__DOCUMENT EXTRACT__.
========

Los Angeles’s police chief said that the city has had 266 homicides in 2020, and may reach a level not seen in more than a decade by the end of the year, the Los Angeles Times reported.
Los Angeles Police Chief Michel Moore told the outlet that as of Saturday, the 266 homicides to date represent a nearly 25% increase over the same period last year and surpassed the total homicides in all of 2019. The year 2019 saw 253 homicides, the Los Angeles Times reported. In 2018, the city had 260 total homicides.
Los Angeles Police Chief Michel Moore says LA is going to reach a grisly milestone this year.
The city will see more than 300 homicides this year—a number it hasn’t reached in more than a decade. https://t.co/LVkMAgATM8
— Los Angeles Times (@latimes) October 20, 2020
Moore predicts that Los Angeles could see more than 300 homicides in 2020, a level not reached since 2009, when there were 312 killings. Moore called the pace of violence in 2020 a “terrible loss” and an “erosion” of progress that had been made reducing gun violence in the city in recent years, according to the Los Angeles Times.
Since the 1980s and 1990s, when Los Angeles had more than 1,000 killings some years, there was reportedly a downward trend in homicides. But in 2020, homicides surged in the summer in South L.A. and in parts of Central L.A., according to the Los Angeles Times. In South L.A., homicides were up by 50% from 2019.

========

__DATA SUPPLIED__.
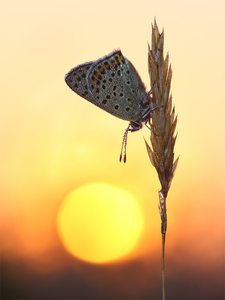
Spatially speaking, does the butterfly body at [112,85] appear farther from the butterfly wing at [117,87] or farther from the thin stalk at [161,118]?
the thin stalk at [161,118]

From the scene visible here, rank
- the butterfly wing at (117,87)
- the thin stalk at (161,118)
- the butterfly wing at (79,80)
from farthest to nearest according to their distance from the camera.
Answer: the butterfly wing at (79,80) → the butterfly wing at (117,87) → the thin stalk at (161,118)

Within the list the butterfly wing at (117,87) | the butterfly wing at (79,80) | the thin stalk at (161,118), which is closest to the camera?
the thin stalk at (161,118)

========

__TASK INSTRUCTIONS__.
Pick up the article on the 2020 rise in Los Angeles homicides and continue it past its last sentence.

__ANSWER TO THE EXERCISE__.
Nonfatal shootings have also reportedly increased. The number of victims of nonfatal shootings was up more than 21% as of Oct. 10, the Los Angeles Times reported. Moore said a variety of factors related to the pandemic helped drive the violence in L.A.
Numerous cities across the country have experienced an uptick of violence. New York City’s shooting totals surpassed those of 2019 in August. (RELATED: NYC Has Already Seen More Shootings This Year Than In All Of 2019)
St. Louis, Missouri matched its total homicide number for all of 2019 in mid-September after a 15-year-old girl was shot to death. In Minneapolis, the crime surge prompted residents to sue the city for failing to adequately staff police.